Strange $upstream_response_time latency spikes with reverse proxy

Sun Mar 17 09:17:52 UTC 2013

Hello Andrew,

On Mar 16, 2013, at 8:05 AM, Andrew Alexeev <andrew at nginx.com> wrote:

> Jay,
> 
> On Mar 16, 2013, at 12:37 PM, Jay Oster wrote:
> 
>> Hi Maxim,
>> 
>> Thanks for the suggestion! It looks like packet drop is the culprit here. The initial SYN packet doesn't receive a corresponding SYN-ACK from the upstream servers, so after a 1-second timeout (TCP Retransmission TimeOut), the packet is retransmitted. The question is still *why* this only occurs through nginx.
>> 
>> To further narrow down the root cause, I moved my upstream server to the same machine with nginx. The issue can still be replicated there. To eliminate my upstream server as the cause (it's written in C with libevent, by the way) I used the nodejs hello world demo; nodejs has trouble with the 5,000 concurrent connections (go figure) but the connections that are successful (without nginx reverse proxying) all complete in less than one second. When I place nginx between ApacheBench and nodejs, that 1-second TCP RTO shows up again.
> 
> You mean you keep seeing SYN-ACK loss through loopback?

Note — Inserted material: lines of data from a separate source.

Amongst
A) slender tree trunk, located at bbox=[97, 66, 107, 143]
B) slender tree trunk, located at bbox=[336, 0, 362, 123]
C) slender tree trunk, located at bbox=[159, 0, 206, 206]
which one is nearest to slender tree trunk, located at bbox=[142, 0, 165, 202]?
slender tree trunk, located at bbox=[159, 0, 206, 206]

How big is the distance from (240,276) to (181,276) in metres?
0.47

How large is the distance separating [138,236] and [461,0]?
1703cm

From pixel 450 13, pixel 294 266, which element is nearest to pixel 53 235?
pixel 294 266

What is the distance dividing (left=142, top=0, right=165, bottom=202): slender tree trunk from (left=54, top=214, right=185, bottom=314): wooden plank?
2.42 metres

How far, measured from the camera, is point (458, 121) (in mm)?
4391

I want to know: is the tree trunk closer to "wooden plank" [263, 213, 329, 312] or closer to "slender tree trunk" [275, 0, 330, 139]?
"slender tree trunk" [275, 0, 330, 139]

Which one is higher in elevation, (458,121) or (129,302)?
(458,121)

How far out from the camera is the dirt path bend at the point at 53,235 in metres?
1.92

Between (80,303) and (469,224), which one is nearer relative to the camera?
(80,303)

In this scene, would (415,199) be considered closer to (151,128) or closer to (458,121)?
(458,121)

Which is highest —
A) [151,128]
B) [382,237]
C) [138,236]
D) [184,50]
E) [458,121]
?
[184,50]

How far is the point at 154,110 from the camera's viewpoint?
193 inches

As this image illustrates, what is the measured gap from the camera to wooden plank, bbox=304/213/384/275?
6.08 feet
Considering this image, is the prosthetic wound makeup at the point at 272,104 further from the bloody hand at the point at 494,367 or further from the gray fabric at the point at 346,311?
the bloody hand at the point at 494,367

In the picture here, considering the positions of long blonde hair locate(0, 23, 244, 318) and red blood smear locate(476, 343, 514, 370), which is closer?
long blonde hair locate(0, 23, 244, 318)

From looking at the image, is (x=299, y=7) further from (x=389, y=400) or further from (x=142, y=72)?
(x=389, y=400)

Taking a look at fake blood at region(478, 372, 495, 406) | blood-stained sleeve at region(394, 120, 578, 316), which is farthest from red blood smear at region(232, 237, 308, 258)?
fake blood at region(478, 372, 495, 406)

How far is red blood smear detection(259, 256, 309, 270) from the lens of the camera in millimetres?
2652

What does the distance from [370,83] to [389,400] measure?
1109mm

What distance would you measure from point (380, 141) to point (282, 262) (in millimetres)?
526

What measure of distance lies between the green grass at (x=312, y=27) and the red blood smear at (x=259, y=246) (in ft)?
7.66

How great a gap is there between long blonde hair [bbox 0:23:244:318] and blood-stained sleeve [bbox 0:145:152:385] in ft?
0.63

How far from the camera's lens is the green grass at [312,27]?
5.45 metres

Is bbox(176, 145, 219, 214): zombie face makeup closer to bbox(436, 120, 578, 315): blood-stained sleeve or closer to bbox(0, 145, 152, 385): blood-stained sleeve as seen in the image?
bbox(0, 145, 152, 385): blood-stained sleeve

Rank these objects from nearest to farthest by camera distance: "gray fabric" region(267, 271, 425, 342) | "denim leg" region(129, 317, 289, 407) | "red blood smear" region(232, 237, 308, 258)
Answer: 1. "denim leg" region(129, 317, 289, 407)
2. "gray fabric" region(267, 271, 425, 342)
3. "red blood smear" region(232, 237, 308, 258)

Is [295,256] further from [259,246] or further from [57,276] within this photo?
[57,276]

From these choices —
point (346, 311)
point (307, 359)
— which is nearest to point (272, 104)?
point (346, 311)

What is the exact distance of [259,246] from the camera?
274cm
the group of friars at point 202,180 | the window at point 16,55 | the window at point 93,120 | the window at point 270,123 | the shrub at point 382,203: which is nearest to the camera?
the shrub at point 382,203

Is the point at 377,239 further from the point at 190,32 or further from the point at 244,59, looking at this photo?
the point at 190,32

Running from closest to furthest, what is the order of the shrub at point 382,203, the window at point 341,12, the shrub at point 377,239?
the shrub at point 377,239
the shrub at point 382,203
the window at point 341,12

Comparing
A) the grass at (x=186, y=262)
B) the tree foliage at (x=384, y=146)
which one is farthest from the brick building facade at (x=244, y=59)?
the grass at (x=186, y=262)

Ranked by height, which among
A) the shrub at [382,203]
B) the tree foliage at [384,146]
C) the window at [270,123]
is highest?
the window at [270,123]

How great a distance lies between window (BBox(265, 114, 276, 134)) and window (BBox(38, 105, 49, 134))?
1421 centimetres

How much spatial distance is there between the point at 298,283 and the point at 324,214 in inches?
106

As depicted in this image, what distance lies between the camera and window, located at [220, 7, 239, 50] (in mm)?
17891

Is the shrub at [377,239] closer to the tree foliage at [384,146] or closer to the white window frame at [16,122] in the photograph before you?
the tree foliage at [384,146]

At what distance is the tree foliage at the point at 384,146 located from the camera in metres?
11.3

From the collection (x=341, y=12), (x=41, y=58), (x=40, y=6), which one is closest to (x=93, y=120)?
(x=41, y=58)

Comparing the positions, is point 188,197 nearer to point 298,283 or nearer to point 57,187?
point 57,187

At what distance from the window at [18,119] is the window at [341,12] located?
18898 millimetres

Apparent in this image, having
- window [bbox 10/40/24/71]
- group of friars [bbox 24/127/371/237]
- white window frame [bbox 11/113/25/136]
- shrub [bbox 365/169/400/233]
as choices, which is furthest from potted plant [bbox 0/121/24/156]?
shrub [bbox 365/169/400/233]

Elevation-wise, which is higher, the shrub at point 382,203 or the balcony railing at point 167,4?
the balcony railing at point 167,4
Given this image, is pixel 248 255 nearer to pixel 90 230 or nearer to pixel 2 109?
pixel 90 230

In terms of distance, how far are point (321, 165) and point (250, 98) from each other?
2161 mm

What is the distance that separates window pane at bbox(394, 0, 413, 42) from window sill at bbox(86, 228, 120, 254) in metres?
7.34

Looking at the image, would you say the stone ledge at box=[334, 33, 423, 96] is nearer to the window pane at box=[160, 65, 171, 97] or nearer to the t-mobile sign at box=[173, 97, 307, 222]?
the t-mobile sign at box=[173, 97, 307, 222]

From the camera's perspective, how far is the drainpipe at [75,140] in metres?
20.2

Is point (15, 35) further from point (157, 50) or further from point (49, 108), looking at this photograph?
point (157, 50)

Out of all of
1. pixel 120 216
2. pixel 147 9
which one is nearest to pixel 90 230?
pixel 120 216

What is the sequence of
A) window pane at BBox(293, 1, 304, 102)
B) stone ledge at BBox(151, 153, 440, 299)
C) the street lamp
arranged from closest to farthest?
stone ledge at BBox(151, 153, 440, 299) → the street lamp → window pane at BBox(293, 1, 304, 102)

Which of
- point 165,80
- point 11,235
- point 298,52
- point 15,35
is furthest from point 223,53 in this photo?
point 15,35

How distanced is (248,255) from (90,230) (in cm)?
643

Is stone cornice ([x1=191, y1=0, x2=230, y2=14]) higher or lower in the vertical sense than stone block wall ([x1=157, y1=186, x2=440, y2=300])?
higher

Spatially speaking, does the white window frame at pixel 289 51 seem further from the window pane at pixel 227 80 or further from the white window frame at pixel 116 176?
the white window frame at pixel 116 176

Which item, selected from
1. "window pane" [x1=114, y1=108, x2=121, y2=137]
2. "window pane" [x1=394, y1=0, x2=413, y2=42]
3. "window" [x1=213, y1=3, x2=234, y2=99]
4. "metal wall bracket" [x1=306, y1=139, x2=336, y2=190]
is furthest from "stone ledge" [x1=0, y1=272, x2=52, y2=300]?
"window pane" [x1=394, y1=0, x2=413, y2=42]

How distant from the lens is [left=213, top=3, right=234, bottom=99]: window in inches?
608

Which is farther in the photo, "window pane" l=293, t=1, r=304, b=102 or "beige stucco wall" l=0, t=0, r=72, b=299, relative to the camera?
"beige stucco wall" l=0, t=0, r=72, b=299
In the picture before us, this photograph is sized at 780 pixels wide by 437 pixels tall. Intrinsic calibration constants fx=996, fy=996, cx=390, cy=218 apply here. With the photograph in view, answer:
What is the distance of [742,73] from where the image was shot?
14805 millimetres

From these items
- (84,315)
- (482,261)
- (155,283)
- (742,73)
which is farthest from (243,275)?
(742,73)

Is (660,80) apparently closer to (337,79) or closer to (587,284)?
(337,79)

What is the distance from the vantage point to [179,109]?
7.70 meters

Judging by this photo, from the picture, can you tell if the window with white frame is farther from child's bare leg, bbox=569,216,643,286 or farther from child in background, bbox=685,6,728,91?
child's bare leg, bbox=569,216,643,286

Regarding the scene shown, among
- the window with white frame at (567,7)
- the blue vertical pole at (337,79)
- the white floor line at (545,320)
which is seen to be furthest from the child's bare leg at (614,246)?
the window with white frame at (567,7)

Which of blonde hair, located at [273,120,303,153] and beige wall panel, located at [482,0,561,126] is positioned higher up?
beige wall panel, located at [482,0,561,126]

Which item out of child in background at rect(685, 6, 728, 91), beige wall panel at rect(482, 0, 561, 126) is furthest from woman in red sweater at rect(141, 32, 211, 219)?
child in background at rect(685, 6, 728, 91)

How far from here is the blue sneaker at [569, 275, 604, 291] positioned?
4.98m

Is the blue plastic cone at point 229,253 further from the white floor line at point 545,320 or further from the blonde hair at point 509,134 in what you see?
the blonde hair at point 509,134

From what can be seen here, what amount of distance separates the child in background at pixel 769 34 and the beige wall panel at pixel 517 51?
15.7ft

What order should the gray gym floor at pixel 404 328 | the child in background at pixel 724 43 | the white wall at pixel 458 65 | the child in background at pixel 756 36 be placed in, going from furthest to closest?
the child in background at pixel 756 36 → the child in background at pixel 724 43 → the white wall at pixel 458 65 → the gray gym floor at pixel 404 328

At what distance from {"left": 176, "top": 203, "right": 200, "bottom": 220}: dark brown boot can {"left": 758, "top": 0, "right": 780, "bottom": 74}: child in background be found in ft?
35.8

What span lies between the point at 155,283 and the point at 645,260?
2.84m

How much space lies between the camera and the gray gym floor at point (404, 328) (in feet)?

That appears to be the case, yes. I've captured packets with tcpdump, and load them into Wireshark for easier visualization. I can see a very clear gap where no packets are transmitting for over 500ms, then a burst of ~10 SYN packets. When I look at the TCP stream flow on these SYN bursts, it shows an initial SYN packet almost exactly 1 second earlier without a corresponding SYN-ACK. I'm taking the 1-second delay to be the RTO. I can provide some pieces of the tcpdump capture log on Monday, to help illustrate.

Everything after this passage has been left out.